Collected data
------------------------------------------------------------

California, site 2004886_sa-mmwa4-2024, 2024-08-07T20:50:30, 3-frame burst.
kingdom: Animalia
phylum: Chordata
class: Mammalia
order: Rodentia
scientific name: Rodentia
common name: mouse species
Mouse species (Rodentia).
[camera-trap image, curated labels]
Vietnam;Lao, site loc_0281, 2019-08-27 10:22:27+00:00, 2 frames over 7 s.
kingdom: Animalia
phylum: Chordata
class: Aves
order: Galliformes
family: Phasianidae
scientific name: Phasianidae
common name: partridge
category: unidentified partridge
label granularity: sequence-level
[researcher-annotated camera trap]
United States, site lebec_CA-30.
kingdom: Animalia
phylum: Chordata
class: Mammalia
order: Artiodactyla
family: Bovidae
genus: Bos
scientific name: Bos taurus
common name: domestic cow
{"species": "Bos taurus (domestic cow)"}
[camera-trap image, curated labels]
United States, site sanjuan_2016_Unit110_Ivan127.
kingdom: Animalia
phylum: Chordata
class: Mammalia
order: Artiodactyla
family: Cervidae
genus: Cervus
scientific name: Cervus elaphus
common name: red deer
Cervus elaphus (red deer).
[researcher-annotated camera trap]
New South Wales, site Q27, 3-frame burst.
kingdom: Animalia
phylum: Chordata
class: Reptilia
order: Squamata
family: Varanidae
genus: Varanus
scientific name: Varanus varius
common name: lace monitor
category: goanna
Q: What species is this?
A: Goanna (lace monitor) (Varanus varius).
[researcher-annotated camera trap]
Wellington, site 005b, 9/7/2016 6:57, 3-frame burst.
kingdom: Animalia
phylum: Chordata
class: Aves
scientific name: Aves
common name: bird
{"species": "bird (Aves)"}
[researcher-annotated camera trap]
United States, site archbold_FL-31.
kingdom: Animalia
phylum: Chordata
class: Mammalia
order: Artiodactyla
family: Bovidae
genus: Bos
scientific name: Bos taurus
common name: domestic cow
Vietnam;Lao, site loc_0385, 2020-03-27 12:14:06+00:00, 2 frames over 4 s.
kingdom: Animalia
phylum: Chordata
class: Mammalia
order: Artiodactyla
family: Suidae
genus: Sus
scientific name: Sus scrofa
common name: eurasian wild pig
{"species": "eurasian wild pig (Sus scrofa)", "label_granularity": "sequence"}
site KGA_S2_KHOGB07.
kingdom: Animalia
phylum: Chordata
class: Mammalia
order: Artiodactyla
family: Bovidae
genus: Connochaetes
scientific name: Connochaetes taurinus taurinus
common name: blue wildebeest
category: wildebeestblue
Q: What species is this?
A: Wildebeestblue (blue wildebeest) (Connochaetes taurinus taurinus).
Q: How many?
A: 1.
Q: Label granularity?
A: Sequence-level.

------------------------------------------------------------

▶ What the task requires: Each line above should be duplicated without any alteration.

▶ Answer to this problem:
California, site 2004886_sa-mmwa4-2024, 2024-08-07T20:50:30, 3-frame burst.
kingdom: Animalia
phylum: Chordata
class: Mammalia
order: Rodentia
scientific name: Rodentia
common name: mouse species
Mouse species (Rodentia).
[camera-trap image, curated labels]
Vietnam;Lao, site loc_0281, 2019-08-27 10:22:27+00:00, 2 frames over 7 s.
kingdom: Animalia
phylum: Chordata
class: Aves
order: Galliformes
family: Phasianidae
scientific name: Phasianidae
common name: partridge
category: unidentified partridge
label granularity: sequence-level
[researcher-annotated camera trap]
United States, site lebec_CA-30.
kingdom: Animalia
phylum: Chordata
class: Mammalia
order: Artiodactyla
family: Bovidae
genus: Bos
scientific name: Bos taurus
common name: domestic cow
{"species": "Bos taurus (domestic cow)"}
[camera-trap image, curated labels]
United States, site sanjuan_2016_Unit110_Ivan127.
kingdom: Animalia
phylum: Chordata
class: Mammalia
order: Artiodactyla
family: Cervidae
genus: Cervus
scientific name: Cervus elaphus
common name: red deer
Cervus elaphus (red deer).
[researcher-annotated camera trap]
New South Wales, site Q27, 3-frame burst.
kingdom: Animalia
phylum: Chordata
class: Reptilia
order: Squamata
family: Varanidae
genus: Varanus
scientific name: Varanus varius
common name: lace monitor
category: goanna
Q: What species is this?
A: Goanna (lace monitor) (Varanus varius).
[researcher-annotated camera trap]
Wellington, site 005b, 9/7/2016 6:57, 3-frame burst.
kingdom: Animalia
phylum: Chordata
class: Aves
scientific name: Aves
common name: bird
{"species": "bird (Aves)"}
[researcher-annotated camera trap]
United States, site archbold_FL-31.
kingdom: Animalia
phylum: Chordata
class: Mammalia
order: Artiodactyla
family: Bovidae
genus: Bos
scientific name: Bos taurus
common name: domestic cow
Vietnam;Lao, site loc_0385, 2020-03-27 12:14:06+00:00, 2 frames over 4 s.
kingdom: Animalia
phylum: Chordata
class: Mammalia
order: Artiodactyla
family: Suidae
genus: Sus
scientific name: Sus scrofa
common name: eurasian wild pig
{"species": "eurasian wild pig (Sus scrofa)", "label_granularity": "sequence"}
site KGA_S2_KHOGB07.
kingdom: Animalia
phylum: Chordata
class: Mammalia
order: Artiodactyla
family: Bovidae
genus: Connochaetes
scientific name: Connochaetes taurinus taurinus
common name: blue wildebeest
category: wildebeestblue
Q: What species is this?
A: Wildebeestblue (blue wildebeest) (Connochaetes taurinus taurinus).
Q: How many?
A: 1.
Q: Label granularity?
A: Sequence-level.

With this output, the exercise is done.